## Reading passage

Start of Block

6.824 Lecture 16: Peer-to-peer systems: Content distribution

Last lecture was about finding a computer for an object. Now focus on
how to serve the objects (i.e., the data).

There are a few different instances of the content distribution
problem:

- A home user/company has a popular web page.  We want to avoid to be
  limited by the home user's link.  (Coral, Akamai, etc.)

- A home user wants a faster Web for all URLs. Cooperative Web caching
  (CoDeen, etc.).  Coral primariy helps for URLs coralized, not for
  all URLs This case assumes that the user configures the browser to
  contact a Web proxy instead, or that all clicks are observed by a
  proxy close to the browser.

- A home user wants to retrieve a big file.  Coral doesn't help, but,
  for example, Bittorrent can download the file from several servers
  in paralllel.  (More next week.)

What's the high-level problem that Coral solves?
  You have cooperating caching proxies scattered over the Internet.
  Direct browser to nearest cached copy.
  If not cached nearby, fetch from real server into a nearby cache.
  Doesn't work for dynamic content    

Why is this helpful?
  Might reduce server load.

End of Block

## Source data

Start of Block

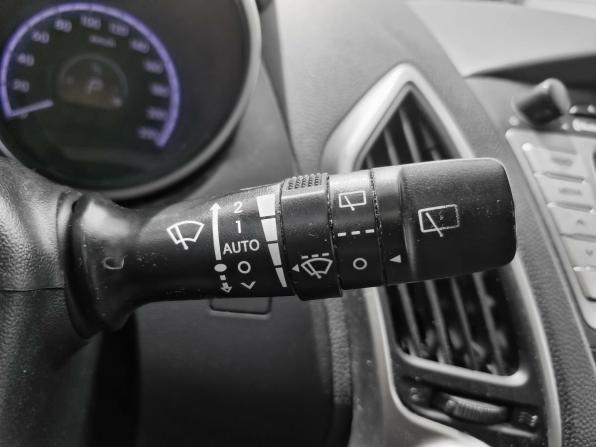 Hyundai ix35 I с пробегом 2011 года, цена 980 000 рублей, 332017 км, внедорожник, Автокод Объявления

End of Block

## Instructions to follow
Reproduce the peer-to-peer content distribution lecture notes above word for word, with no changes.

## Answer to the exercise
6.824 Lecture 16: Peer-to-peer systems: Content distribution

Last lecture was about finding a computer for an object. Now focus on
how to serve the objects (i.e., the data).

There are a few different instances of the content distribution
problem:

- A home user/company has a popular web page.  We want to avoid to be
  limited by the home user's link.  (Coral, Akamai, etc.)

- A home user wants a faster Web for all URLs. Cooperative Web caching
  (CoDeen, etc.).  Coral primariy helps for URLs coralized, not for
  all URLs This case assumes that the user configures the browser to
  contact a Web proxy instead, or that all clicks are observed by a
  proxy close to the browser.

- A home user wants to retrieve a big file.  Coral doesn't help, but,
  for example, Bittorrent can download the file from several servers
  in paralllel.  (More next week.)

What's the high-level problem that Coral solves?
  You have cooperating caching proxies scattered over the Internet.
  Direct browser to nearest cached copy.
  If not cached nearby, fetch from real server into a nearby cache.
  Doesn't work for dynamic content    

Why is this helpful?
  Might reduce server load.